Records
>> START

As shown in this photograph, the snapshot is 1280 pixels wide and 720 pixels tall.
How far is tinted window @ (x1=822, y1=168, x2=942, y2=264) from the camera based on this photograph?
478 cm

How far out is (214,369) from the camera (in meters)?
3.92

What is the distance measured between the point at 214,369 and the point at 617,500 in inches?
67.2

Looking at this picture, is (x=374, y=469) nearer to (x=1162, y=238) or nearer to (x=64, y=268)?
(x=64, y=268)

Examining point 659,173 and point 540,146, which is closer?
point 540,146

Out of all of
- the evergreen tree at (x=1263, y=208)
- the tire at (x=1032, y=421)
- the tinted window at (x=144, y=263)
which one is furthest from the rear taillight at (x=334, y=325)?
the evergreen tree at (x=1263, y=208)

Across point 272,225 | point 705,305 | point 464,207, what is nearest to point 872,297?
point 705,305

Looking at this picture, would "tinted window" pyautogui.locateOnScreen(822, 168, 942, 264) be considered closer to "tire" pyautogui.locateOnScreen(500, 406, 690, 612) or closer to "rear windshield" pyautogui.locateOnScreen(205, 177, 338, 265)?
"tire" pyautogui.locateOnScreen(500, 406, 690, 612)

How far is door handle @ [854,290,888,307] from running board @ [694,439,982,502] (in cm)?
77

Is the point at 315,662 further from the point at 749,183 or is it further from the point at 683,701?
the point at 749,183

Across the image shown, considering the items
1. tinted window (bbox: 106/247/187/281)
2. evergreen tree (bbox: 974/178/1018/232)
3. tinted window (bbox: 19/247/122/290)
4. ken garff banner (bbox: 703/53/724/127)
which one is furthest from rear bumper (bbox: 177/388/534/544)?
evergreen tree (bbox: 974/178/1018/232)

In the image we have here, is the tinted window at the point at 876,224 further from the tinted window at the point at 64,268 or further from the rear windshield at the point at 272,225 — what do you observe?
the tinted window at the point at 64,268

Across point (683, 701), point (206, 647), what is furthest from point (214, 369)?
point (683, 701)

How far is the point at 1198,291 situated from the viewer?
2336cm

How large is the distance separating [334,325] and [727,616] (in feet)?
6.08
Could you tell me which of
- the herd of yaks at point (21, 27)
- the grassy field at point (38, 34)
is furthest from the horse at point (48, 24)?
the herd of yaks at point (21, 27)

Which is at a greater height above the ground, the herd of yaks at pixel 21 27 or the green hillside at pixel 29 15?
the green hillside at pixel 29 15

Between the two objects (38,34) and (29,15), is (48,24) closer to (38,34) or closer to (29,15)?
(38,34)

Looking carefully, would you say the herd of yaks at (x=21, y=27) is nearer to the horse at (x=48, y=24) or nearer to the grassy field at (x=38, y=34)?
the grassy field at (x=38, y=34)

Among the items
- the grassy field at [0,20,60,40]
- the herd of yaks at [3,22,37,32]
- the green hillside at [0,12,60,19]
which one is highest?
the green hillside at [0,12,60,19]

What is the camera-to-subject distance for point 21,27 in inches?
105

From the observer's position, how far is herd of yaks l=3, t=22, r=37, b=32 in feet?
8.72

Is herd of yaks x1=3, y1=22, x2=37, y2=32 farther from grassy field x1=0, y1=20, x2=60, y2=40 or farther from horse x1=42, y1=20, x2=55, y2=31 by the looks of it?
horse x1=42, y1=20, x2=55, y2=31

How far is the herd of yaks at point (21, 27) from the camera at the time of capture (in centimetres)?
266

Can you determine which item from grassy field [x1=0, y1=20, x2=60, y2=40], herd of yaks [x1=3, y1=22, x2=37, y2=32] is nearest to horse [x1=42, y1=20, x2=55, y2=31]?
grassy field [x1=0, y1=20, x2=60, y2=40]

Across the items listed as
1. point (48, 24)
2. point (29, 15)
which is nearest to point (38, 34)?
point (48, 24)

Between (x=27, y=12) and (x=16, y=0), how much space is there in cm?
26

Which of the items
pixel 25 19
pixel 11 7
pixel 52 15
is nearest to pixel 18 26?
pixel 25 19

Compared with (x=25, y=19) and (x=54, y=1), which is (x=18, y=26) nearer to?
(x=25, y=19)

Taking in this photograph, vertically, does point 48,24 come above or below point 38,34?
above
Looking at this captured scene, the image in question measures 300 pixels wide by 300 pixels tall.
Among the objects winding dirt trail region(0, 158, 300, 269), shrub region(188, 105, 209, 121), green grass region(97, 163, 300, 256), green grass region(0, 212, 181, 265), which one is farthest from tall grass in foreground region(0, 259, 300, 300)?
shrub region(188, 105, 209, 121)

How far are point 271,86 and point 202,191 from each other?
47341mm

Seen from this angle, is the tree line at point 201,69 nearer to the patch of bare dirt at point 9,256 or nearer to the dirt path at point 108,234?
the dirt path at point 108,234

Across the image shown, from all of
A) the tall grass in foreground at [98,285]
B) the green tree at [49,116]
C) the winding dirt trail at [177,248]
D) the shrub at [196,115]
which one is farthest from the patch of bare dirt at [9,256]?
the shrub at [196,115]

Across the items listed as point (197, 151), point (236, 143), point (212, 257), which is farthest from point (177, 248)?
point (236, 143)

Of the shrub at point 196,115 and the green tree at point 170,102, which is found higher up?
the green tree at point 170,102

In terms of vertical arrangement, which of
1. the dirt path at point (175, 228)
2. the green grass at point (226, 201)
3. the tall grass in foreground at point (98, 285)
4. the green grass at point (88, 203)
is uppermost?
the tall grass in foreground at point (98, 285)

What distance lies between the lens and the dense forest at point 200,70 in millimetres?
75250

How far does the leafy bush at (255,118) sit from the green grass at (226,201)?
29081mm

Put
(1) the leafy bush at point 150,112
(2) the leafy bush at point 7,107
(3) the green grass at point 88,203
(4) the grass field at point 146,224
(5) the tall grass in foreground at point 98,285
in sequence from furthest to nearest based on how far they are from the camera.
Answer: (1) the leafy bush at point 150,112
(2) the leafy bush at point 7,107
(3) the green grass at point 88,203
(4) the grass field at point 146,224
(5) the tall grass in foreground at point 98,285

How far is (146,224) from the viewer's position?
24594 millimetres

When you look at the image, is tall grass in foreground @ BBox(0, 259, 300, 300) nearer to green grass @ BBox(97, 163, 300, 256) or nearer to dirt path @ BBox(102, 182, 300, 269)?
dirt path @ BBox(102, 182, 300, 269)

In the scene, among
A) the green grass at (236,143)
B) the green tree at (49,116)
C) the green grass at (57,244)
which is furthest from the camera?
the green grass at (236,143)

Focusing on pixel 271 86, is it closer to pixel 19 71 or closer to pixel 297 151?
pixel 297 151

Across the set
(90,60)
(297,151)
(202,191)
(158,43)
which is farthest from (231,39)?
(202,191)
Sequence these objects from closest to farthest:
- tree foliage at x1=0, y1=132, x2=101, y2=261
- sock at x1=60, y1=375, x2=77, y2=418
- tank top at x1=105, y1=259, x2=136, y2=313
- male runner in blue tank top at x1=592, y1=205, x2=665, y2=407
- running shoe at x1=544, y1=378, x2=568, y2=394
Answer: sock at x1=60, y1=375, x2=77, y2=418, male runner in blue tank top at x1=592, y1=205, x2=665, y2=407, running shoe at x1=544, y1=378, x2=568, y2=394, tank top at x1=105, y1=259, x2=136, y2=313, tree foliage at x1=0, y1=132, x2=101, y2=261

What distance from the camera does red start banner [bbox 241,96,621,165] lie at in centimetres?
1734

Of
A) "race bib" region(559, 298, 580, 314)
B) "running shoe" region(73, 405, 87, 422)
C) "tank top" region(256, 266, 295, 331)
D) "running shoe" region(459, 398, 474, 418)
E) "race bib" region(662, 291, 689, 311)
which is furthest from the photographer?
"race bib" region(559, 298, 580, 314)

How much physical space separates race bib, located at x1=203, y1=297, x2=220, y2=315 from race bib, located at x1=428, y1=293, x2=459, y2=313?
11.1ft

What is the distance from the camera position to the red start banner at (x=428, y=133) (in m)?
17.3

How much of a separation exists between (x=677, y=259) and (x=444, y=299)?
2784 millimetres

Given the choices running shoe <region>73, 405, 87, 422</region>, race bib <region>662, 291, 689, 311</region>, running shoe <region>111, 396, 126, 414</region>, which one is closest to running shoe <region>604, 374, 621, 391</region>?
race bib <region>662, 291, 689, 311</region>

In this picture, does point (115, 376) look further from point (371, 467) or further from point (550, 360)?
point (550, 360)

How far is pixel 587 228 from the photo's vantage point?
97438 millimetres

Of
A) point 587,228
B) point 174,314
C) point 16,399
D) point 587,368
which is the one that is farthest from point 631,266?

>> END

GIVEN INSTRUCTION:
Give back exactly the lines from the one containing "What is the distance from" to the end of the material, both ends included.

EXPECTED OUTPUT:
What is the distance from the camera position to the red start banner at (x=428, y=133) (in m)?
17.3

How much of a separation exists between (x=677, y=259) and (x=444, y=299)?
2784 millimetres

Given the choices running shoe <region>73, 405, 87, 422</region>, race bib <region>662, 291, 689, 311</region>, running shoe <region>111, 396, 126, 414</region>, which one is closest to running shoe <region>604, 374, 621, 391</region>?
race bib <region>662, 291, 689, 311</region>

In this picture, does point (115, 376) look further from point (371, 467) or further from point (550, 360)?
point (550, 360)

How far is pixel 587 228 from the photo's vantage point?
97438 millimetres

Of
A) point 587,228
B) point 174,314
C) point 16,399
D) point 587,368
which is the one that is farthest from point 631,266?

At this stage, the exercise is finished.